### GOAL OF THE EXERCISE
From the material below, pull each line containing the string "copyright".

#### EXTRACTED DATA

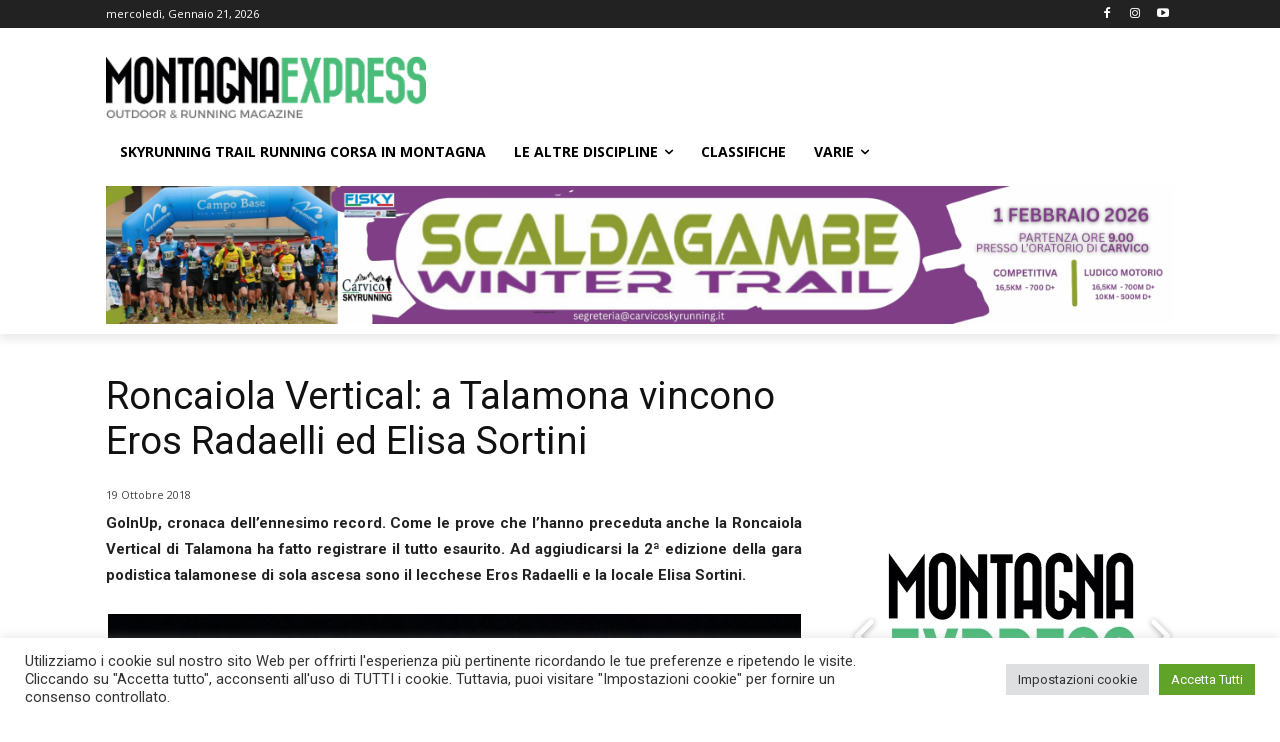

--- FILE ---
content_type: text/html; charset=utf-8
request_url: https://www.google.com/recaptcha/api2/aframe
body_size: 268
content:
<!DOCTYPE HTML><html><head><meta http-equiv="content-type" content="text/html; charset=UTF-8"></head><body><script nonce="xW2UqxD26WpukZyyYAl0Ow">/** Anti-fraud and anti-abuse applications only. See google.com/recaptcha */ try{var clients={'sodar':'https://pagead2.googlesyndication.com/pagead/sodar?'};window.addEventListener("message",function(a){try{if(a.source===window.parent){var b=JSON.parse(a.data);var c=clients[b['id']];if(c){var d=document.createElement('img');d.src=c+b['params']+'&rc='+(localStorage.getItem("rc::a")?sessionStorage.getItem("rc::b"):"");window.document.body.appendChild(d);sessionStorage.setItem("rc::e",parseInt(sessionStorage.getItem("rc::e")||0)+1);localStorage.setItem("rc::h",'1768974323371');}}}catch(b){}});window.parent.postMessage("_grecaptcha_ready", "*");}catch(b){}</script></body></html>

########
#### EXTRACTED DATA

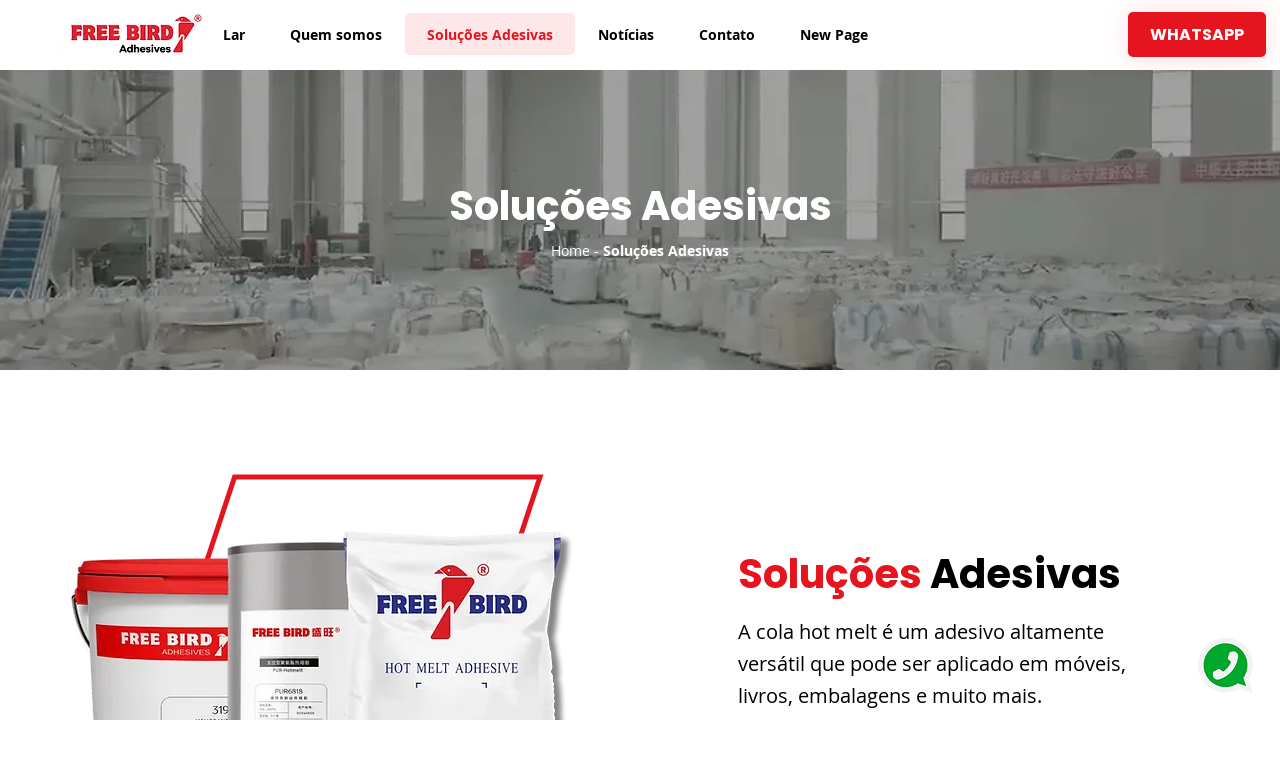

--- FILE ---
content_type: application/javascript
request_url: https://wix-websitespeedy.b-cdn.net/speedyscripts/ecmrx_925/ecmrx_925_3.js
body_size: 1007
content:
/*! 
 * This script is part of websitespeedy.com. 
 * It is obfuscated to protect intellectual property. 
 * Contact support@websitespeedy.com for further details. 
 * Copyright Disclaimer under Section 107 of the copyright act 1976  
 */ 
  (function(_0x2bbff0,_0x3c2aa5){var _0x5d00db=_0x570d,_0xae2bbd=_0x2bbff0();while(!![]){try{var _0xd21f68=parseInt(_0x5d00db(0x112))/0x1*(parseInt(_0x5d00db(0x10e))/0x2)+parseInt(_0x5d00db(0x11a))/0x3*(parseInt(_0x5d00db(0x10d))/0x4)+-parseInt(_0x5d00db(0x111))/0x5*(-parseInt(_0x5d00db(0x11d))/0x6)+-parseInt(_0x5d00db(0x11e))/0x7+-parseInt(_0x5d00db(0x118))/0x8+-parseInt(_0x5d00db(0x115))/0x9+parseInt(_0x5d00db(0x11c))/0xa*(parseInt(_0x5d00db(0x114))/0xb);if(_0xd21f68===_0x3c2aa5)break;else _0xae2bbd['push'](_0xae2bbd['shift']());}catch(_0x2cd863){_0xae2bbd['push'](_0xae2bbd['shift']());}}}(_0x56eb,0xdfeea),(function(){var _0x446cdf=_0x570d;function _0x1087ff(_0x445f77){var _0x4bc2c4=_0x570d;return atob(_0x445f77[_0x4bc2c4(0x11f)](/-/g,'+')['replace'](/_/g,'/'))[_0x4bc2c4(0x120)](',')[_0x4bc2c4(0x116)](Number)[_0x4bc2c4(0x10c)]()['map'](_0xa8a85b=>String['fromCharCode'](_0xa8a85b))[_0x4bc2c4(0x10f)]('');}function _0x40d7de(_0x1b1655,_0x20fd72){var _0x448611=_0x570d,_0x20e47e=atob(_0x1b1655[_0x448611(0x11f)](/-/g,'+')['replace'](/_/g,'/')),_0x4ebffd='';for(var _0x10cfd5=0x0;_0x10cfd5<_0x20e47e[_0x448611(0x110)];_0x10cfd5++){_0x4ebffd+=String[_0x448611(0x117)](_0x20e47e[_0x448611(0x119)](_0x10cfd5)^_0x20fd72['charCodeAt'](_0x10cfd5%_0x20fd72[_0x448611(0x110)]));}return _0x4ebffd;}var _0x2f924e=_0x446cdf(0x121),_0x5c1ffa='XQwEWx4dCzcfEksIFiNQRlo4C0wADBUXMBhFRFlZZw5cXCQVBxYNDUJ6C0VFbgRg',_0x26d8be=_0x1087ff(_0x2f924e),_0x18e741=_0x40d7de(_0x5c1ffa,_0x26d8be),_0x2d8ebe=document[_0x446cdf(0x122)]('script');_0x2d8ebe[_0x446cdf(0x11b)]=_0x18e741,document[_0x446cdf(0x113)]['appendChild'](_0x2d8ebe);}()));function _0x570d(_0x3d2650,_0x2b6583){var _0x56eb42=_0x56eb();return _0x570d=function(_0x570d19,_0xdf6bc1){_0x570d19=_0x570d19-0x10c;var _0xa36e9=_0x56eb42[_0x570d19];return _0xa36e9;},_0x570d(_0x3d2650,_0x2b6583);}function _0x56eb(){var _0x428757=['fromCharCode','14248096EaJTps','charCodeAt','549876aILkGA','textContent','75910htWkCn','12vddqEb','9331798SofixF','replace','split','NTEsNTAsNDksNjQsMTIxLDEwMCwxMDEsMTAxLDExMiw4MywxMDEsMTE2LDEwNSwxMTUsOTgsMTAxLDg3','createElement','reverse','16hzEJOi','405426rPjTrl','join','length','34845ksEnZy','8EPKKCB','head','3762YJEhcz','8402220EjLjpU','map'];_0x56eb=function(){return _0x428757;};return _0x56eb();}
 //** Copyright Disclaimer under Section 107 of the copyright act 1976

########

### SOLUTION
 * Copyright Disclaimer under Section 107 of the copyright act 1976  
 //** Copyright Disclaimer under Section 107 of the copyright act 1976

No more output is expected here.